Source records
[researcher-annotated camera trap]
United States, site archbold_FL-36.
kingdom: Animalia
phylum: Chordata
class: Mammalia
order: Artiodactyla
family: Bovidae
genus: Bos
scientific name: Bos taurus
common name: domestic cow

** What you need to do **
When you output the entries, keep every line exactly as it appears above.

** Result for this exercise **
[researcher-annotated camera trap]
United States, site archbold_FL-36.
kingdom: Animalia
phylum: Chordata
class: Mammalia
order: Artiodactyla
family: Bovidae
genus: Bos
scientific name: Bos taurus
common name: domestic cow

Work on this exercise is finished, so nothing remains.